ÉNONCÉ DÉTAILLÉ :: Poursuivez le portrait de Christophe Goineau, directeur de création de la soie masculine chez Hermès, à partir de la fin du texte.
##### TEXTE À ANALYSER
Christophe Goineau, directeur de création de la soie masculine chez Hermès : « Ce sont les détails invisibles qui font toute la différence »

© Fernando Marroquin

Christophe Goineau travaille depuis presque quatre décennies chez Hermès et est encore éperdument amoureux de son métier. Ce qui continue de le fasciner ? L’obsession de la qualité. Plongée dans la tête et le cœur du créateur de la soie masculine d’Hermès.

Dans une fashionsphère qui tourne de plus en plus vite, où les directeurs créatifs passent de maison en maison, Hermès représente la confiance et la stabilité. Véronique Nichanian, directrice artistique de de l’univers masculin, est même seule à occuper cette position dans une maison depuis aussi longtemps. Et cela se ressent dans son équipe. Christophe Goineau, directeur de création de la soie masculine, est lui entré chez Hermès à 21 ans et il n’en est jamais reparti. « Quand j’ai commencé, il y a 38 ans, j’ai vraiment eu la sensation que ma carrière débutait : j’ai découvert que mon métier pouvait devenir ma passion », confie-t-il. Assis à côté de moi, vêtu d’un cardigan bleu marine et d’une cravate à pois un brin espiègle, il poursuit : « Le plus passionnant, chez Hermès, c’est le produit. Les gens ici sont obsédés par la qualité et les détails. Les valeurs qui m’ont été transmises à l’époque me guident encore aujourd’hui. L’entreprise a évolué au fil des années, mais l’attention portée à la qualité n’a jamais changé. Quand je n’étais encore qu’un tout jeune homme dans sa vingtaine, cette obsession du produit m’étonnait. Je me disais : “Si on maîtrise le savoir-faire, pourquoi chercher à le perfectionner encore et encore ?” Un ancien m’a répondu : “On doit travailler sur la qualité chaque jour. On ne peut pas arrêter, car si on le fait, une petite chose va changer, puis une autre, et à un moment, sans qu’on ait réalisé comment, le produit sera devenu moins bon qu’avant.” Je ne comprenais pas tout à fait à l’époque. Mais aujourd’hui, j’ai compris que c’est une attention de tous les jours pour maintenir ce niveau de qualité, au cœur de nos produits et nos valeurs.»
##########
##### EXTRAIT DE DONNÉES
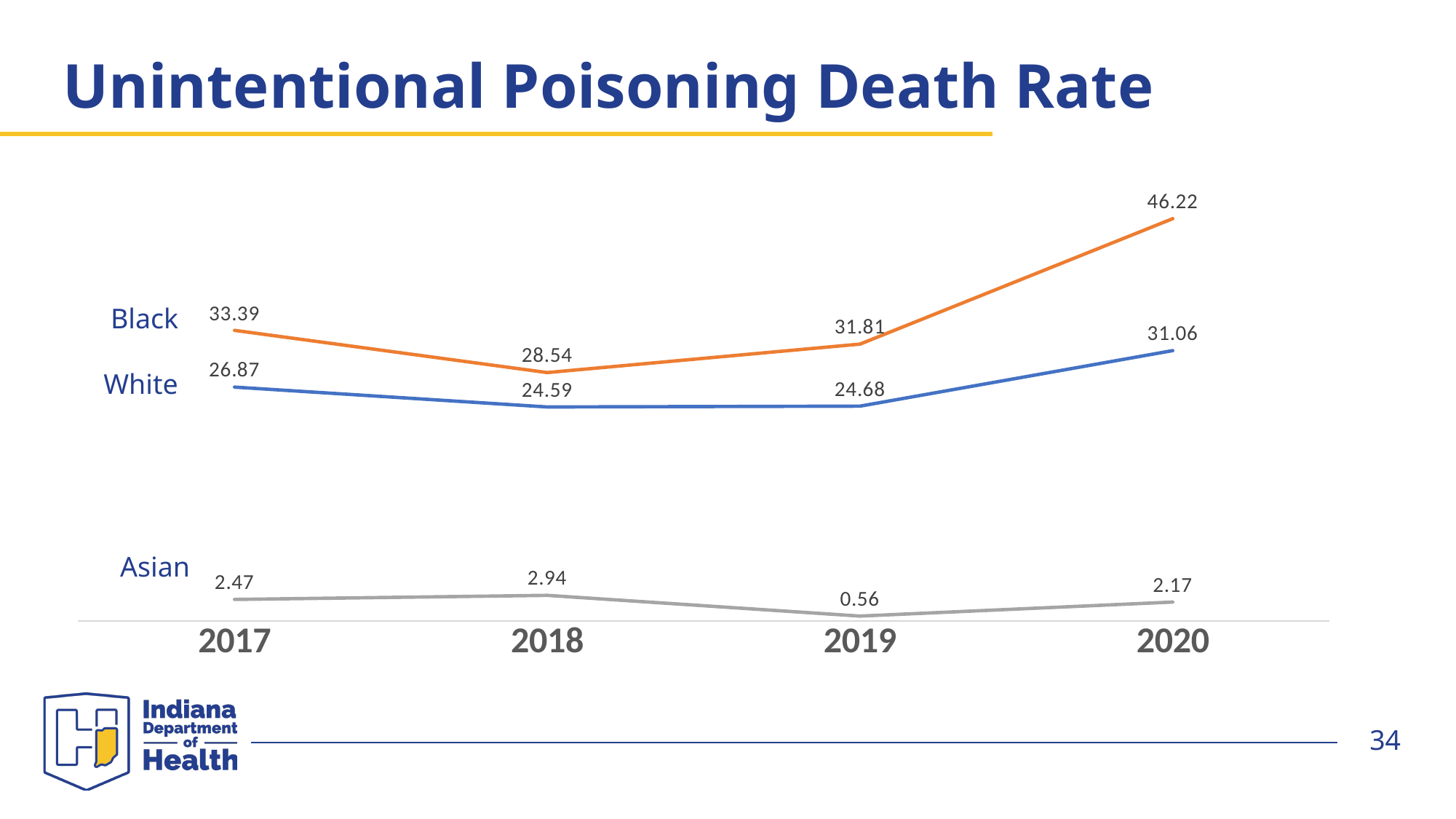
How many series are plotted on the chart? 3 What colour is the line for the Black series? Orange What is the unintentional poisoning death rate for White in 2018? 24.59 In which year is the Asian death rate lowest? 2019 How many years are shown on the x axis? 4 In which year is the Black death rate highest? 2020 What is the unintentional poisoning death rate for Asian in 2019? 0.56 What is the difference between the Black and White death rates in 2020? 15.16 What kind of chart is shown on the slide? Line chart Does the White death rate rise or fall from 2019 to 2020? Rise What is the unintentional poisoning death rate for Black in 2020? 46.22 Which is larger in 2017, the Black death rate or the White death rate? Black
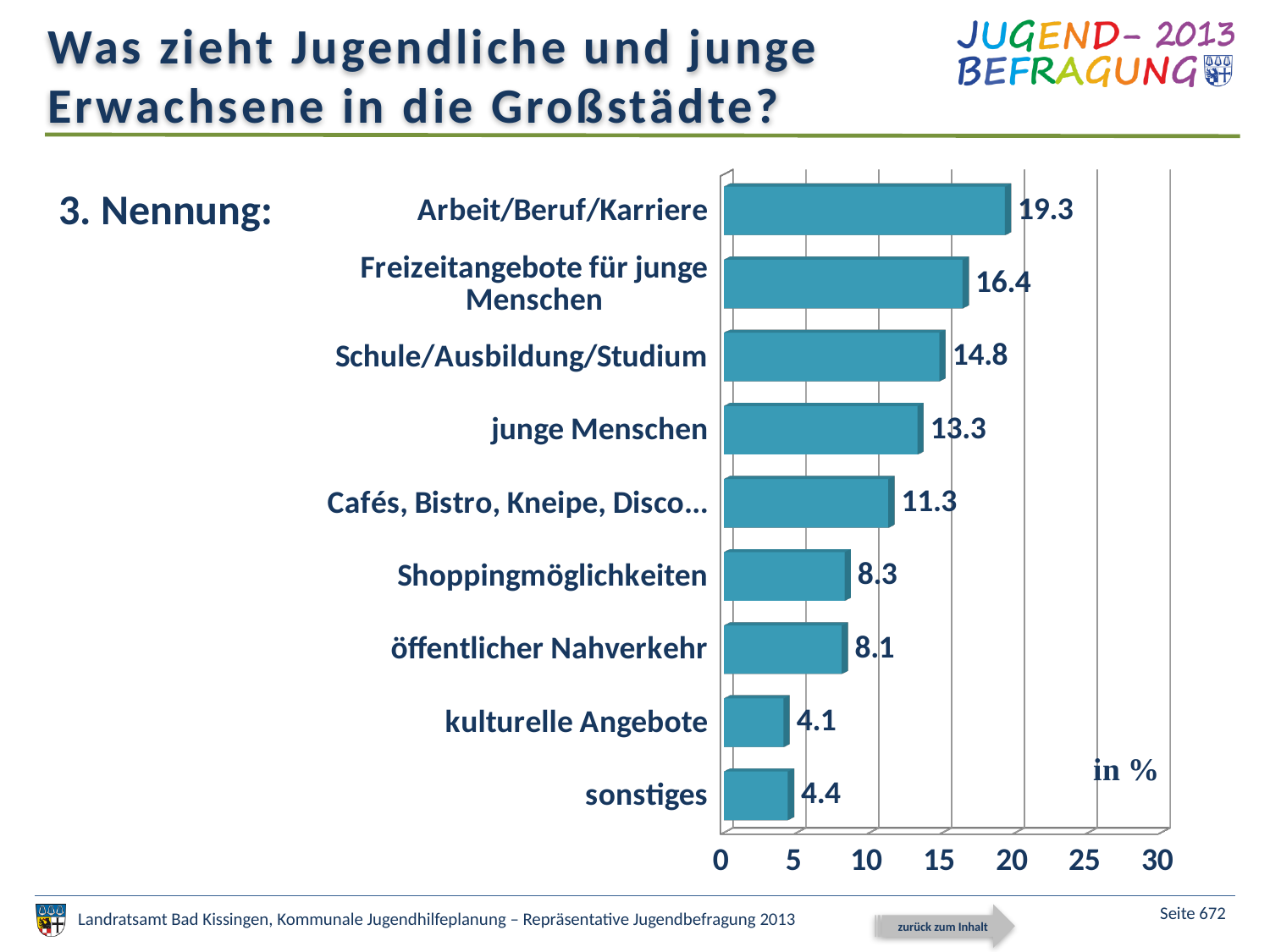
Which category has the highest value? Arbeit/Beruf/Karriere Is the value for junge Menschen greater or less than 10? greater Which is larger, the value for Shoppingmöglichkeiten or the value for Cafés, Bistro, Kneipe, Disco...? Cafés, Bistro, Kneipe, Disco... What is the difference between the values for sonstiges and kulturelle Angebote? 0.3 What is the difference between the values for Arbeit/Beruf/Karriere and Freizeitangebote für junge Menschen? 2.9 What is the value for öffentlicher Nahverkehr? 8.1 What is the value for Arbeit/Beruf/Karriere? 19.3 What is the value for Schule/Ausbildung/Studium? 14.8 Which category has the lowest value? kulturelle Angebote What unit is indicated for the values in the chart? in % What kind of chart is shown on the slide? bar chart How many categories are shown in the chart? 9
##########
CORRIGÉ DE L'EXERCICE ::
La quête de la pertinence

« En parallèle de cette exigence de qualité, la question que je me pose au début de chaque nouvelle saison est toujours : qu’est-ce qui est pertinent aujourd’hui ? Qu’est-ce que les hommes veulent aujourd’hui ? Un design doit être un dialogue entre le produit et le client. J’ai quatre éléments avec lesquels jouer : la matière, le dessin, la couleur et la forme. En modifiant ne fût-ce qu’un seul de ces quatre éléments, on obtient quelque chose de complètement nouveau. Tout existe déjà, mais en recomposant différemment, on obtient de la nouveauté. Pour moi, l’innovation et la tradition sont indissociables. Je m’inspire souvent de nos propres archives et je suis régulièrement surpris par l’audace des produits que nous avons réalisés dans le passé. Le monde de la mode aujourd’hui est parfois plus sage. Chez Hermès, la liberté de création prime. Ce qui est typique du temps présent, ce sont les innovations technologiques, comme de nouvelles techniques d’impression ou les mélanges de fibres, mais chez Hermès, une innovation doit toujours servir un but. Nous n’innovons pas pour innover, mais pour soutenir une idée. Ainsi, il y a quelques années, nous avons fusionné deux motifs : un plus graphique et un autre des archives, avec des étriers et des chevaux. En combinant ces deux foulards, on a obtenu une pièce abstraite avec, grâce aux couleurs, un motif puissant. On l’a appelé “ Imprimeur fou”, comme si l’artisan avait eu un coup de folie. »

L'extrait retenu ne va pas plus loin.